● WHAT YOU WILL DO
Starting from the line with "2. Communicate Expectations", please copy exactly every line to the end of the listing, but not the pictures.

● RAW DATA
========================================

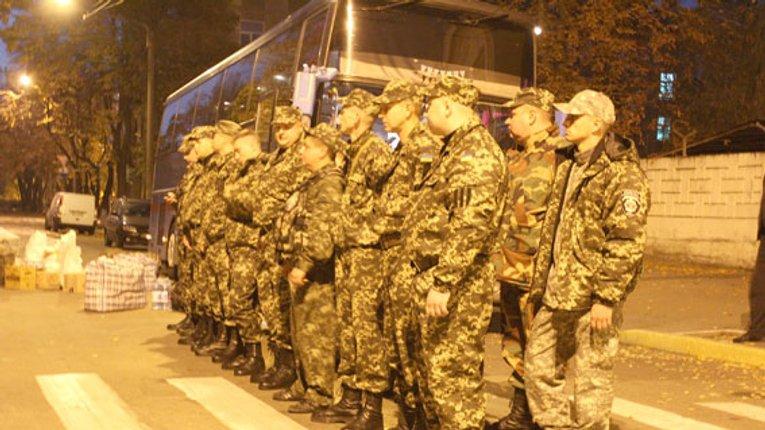 Черговий загін міліціонерів Кременчука відправився на Донбас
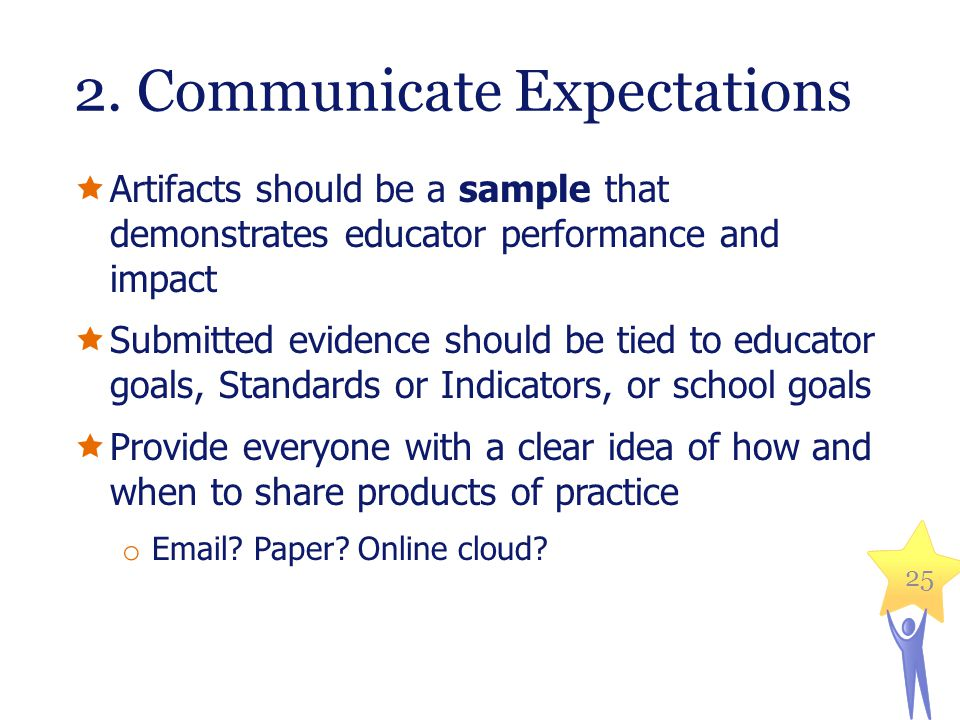2. Communicate Expectations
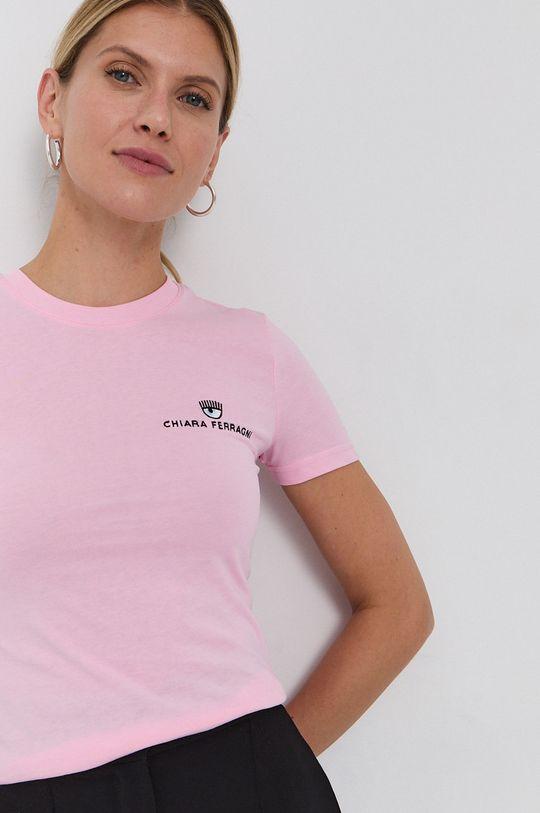 ružová Chiara Ferragni - Bavlnené tričko Logo Basic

========================================

● RESULT
2. Communicate Expectations
 ružová Chiara Ferragni - Bavlnené tričko Logo Basic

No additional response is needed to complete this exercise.